Expedition durch den Dschungel des Deliriums

Der Naturwissenschaftler Alexander von Humboldt ist schon recht greise, da erhält er Besuch von der Tochter seines Freundes Bonpland. Der ist vor langer Zeit im kolumbianischen Dschungel verschollen. Doch Luise hat sein Vermächtnis dabei, ein Päckchen mit seinen Notizheften.

Von Humboldt beginnt zu lesen, von Vulkanen und verlassenen Minen, Fieber, Schüttelfrost, seltsamen Tieren. Er bricht auf, um nach Bonpland zu suchen.
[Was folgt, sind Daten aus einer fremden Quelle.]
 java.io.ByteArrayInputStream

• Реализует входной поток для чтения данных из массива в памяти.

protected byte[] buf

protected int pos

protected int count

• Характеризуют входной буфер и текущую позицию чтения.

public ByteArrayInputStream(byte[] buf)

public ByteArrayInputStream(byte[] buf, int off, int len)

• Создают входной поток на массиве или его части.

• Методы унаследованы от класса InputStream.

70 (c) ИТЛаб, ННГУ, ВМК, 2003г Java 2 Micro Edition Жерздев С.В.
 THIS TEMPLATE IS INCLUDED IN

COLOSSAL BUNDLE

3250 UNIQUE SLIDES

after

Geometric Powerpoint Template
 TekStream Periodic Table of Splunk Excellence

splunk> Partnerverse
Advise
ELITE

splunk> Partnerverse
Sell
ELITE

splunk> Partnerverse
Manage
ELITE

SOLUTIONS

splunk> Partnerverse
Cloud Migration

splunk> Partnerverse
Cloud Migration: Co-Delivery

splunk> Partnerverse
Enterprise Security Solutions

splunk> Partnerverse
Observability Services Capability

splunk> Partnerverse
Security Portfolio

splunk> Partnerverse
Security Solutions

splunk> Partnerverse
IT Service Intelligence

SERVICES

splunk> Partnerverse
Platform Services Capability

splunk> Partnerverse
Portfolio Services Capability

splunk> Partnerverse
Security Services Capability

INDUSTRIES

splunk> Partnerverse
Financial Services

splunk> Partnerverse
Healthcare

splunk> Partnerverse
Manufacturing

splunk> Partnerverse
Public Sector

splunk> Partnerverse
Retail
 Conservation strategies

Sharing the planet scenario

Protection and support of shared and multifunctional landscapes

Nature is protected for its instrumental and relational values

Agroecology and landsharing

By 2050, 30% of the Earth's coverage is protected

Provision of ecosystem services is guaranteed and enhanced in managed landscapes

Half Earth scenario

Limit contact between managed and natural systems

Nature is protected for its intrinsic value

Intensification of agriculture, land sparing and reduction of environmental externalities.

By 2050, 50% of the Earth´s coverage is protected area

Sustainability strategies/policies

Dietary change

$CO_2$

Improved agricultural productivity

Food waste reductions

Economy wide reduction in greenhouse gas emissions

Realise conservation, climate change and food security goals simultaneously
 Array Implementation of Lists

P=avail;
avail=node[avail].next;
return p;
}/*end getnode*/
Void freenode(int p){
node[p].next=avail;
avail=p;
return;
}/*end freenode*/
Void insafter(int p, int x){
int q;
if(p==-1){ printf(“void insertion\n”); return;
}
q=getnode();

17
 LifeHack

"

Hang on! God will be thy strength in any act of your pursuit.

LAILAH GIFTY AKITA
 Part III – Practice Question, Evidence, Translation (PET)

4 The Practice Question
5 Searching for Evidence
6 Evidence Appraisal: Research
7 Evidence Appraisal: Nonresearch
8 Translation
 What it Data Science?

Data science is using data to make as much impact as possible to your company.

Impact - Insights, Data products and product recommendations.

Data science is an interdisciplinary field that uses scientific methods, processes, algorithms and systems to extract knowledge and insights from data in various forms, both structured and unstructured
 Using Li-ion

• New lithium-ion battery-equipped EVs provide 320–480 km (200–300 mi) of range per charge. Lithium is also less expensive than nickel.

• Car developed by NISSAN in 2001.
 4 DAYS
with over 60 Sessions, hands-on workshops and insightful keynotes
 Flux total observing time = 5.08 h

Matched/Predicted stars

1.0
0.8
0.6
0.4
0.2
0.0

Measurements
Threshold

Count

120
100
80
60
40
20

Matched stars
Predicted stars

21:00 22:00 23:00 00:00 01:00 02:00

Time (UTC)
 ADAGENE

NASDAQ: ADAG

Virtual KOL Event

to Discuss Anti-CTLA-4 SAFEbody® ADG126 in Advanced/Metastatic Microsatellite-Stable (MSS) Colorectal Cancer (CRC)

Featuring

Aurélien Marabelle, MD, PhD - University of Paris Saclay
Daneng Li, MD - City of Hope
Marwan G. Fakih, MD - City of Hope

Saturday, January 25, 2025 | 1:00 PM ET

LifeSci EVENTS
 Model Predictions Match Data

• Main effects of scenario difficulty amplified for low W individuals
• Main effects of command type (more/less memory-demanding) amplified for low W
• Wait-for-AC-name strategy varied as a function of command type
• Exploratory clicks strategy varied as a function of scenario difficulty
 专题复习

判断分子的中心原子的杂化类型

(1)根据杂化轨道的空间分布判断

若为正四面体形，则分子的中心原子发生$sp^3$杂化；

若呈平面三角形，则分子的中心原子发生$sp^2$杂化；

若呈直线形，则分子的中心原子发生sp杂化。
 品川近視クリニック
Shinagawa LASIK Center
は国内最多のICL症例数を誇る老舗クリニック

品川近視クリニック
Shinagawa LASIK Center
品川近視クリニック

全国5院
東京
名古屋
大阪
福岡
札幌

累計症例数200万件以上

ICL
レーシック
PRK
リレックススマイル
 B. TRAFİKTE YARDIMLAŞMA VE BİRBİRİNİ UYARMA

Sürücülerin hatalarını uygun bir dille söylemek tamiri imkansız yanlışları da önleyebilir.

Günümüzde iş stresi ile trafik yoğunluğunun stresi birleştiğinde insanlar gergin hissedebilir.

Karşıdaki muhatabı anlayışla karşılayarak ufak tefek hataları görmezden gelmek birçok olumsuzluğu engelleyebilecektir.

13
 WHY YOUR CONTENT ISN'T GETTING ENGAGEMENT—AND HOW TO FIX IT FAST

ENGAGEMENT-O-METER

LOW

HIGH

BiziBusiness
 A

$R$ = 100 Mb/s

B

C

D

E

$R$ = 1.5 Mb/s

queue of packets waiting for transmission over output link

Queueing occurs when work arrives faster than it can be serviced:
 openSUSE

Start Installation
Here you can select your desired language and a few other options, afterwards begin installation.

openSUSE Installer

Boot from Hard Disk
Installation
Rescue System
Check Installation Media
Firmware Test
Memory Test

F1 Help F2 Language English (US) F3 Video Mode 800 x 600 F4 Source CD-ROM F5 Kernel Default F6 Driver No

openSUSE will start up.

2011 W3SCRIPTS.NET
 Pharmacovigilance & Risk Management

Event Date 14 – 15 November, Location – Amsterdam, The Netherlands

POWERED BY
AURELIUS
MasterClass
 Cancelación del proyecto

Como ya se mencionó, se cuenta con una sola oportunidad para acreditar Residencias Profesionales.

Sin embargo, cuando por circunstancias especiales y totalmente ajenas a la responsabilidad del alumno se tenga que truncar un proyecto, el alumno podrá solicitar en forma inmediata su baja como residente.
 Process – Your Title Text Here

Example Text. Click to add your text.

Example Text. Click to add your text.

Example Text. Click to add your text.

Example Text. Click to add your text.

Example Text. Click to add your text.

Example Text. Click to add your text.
In ihrer surrealen Graphic Novel "Humboldts letzte Reise" lassen die Franzosen Vincent Froissard und Étienne Le Roux den Forscher eine fantastische Suche starten, die am Amazonas, vor allem aber auf der inneren Landkarte seiner Erinnerungen, Träume und Wahnvorstellungen stattfindet. Düster und ornamental gezeichnet, ist das Werk dramatisch in Szene gesetzt. Die Überfahrt in einem portugiesischen Schoner, ein Unglück bringender Sternschnuppenregen, das Zusammentreffen mit dem Kommandanten Pershing im Dschungel, dessen Soldateska die Eingeborenen knechtet, die Verfolgung durch den Rivalen Carl Ritter - all das spielt sich ab wie in einem sepiafarbenen Delirium, bei dem sich Tür um Tür zu immer bizarreren Welten öffnet.

Froissard und Le Roux geht es nicht um historische Exaktheit, sondern um schrankenloses Fabulieren. Vom Wüten der Saragossasee, von Ritten auf Libellen und dem Fallen durch Raum und Zeit erzählen sie. Diese "Reise" ist ein traumwandlerisches Werk, wie ein "Gulliver", der großzügig auf pädagogischen Mehrwert verzichten darf.

Froissard/Le Roux: Humboldts letzte Reise. Knesebeck Verlag, 160 Seiten, 24,95 Euro.